Neue Indikation in Sicht

Bereits vor der europäischen Zulassung war Regorafenib in die Konsensus-Behandlungsrichtlinien der ESMO (European Society für Medical Oncology) für das nichtresektable metastasierende Kolorektalkarzinom aufgenommen worden.

In einigen Ländern besitzt Regorafenib auch eine Zulassung zur Therapie von gastrointestinalen Stromatumoren.

Fazit

Regorafenib zeigt Vorteile für das Gesamtüberleben und das progressionsfreie Überleben bei metastasierenden Kolorektalkarzinomen nach dem Versagen der Standardtherapie und bietet somit eine neue Therapieoption bei therapierefraktären Verlaufsformen.

Quelle

Priv.-Doz. Dr. med. Ullrich Graeven, Mönchengladbach, Prof. Dr. med. Arndt Vogel, Hannover, Dr. Erich Enghofer, Leverkusen, Pressekonferenz „Innovativer Multi-Kinase-Inhibitor Stivarga® (Regorafenib) erweitert Perspektiven für Patienten mit mCRC“, Berlin, 23. September 2013, veranstaltet von Bayer Vital GmbH.

Literatur

Grothey A, et al. Regorafenib monotherapy for previously treated metastatic colorectal cancer (CORRECT): an international, multicentre, randomised, placebo-controlled, phase 3 trial. Lancet 2013;381:303–12.

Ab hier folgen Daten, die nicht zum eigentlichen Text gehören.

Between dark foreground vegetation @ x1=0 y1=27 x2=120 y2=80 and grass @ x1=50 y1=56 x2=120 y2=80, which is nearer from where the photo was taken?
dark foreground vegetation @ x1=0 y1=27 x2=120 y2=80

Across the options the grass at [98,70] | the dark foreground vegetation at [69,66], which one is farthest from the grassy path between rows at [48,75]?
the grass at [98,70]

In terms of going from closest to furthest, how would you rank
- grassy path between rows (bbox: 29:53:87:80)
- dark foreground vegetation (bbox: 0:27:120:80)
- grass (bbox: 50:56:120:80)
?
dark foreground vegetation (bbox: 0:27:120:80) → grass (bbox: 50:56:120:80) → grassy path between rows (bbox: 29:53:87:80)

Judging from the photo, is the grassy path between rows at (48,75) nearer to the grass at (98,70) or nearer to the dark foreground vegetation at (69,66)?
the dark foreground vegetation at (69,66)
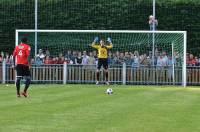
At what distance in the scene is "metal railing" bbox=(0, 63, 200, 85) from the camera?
1314 inches

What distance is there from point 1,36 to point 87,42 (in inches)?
240

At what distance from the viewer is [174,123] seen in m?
12.7

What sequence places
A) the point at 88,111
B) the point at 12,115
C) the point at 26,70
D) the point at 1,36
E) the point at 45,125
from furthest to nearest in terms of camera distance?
the point at 1,36, the point at 26,70, the point at 88,111, the point at 12,115, the point at 45,125

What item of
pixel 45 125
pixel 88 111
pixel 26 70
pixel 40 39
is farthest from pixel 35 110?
pixel 40 39

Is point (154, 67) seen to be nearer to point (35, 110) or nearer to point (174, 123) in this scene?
point (35, 110)

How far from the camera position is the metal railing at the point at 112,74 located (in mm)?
33375

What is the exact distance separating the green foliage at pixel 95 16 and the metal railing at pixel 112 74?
17.7ft

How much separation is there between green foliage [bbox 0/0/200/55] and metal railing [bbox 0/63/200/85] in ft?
17.7

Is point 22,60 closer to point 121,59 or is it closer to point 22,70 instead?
point 22,70

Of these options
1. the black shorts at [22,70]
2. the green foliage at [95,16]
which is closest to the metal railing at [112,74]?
the green foliage at [95,16]

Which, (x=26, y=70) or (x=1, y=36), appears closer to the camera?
(x=26, y=70)

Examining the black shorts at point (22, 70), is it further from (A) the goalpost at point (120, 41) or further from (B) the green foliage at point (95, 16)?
(B) the green foliage at point (95, 16)

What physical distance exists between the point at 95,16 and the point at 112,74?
6172mm

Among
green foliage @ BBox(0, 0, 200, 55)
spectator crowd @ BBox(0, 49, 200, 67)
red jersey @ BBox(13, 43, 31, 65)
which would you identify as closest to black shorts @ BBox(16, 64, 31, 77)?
red jersey @ BBox(13, 43, 31, 65)
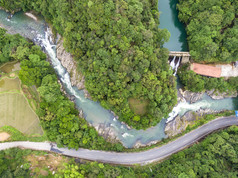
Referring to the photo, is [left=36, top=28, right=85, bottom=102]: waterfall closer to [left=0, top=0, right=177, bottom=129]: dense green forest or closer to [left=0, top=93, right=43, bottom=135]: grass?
[left=0, top=0, right=177, bottom=129]: dense green forest

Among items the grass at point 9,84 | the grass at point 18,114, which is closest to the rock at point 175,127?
the grass at point 18,114

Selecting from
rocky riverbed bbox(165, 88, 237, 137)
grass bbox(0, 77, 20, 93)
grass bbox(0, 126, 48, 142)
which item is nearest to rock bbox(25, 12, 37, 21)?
grass bbox(0, 77, 20, 93)

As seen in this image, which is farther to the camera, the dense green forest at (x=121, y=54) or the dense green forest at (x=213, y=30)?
the dense green forest at (x=213, y=30)

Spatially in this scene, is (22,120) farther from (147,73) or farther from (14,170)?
(147,73)

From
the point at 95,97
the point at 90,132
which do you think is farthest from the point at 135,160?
the point at 95,97

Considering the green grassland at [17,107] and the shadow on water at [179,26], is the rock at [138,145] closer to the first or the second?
the green grassland at [17,107]

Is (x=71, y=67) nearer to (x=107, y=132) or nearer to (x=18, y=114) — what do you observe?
(x=18, y=114)
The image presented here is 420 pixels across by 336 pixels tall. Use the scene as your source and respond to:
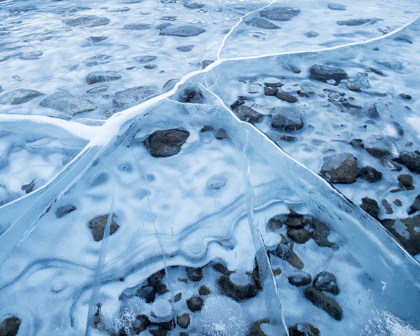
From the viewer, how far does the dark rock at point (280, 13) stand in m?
4.37

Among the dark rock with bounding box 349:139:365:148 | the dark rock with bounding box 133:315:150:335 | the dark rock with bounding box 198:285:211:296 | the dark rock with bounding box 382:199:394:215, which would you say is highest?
the dark rock with bounding box 349:139:365:148

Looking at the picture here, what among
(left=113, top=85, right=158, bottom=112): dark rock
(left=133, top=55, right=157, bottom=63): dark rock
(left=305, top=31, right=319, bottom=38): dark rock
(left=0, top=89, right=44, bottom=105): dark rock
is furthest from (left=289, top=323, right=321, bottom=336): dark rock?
(left=305, top=31, right=319, bottom=38): dark rock

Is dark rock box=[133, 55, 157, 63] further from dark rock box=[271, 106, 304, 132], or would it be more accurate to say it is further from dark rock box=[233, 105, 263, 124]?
dark rock box=[271, 106, 304, 132]

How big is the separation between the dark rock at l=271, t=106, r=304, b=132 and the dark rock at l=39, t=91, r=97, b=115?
1.51m

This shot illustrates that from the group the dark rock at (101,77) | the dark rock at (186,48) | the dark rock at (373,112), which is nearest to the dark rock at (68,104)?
the dark rock at (101,77)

Fachinformation Stivarga® 40-mg-Filmtabletten, Bayer Pharma AG, Deutschland, Stand August 2013.

Schmoll HJ, et al. ESMO Consensus Guidelines for management of patients with colon and rectal cancer. a personalized approach to clinical decision making. Ann Oncol 2012;23:2479–516.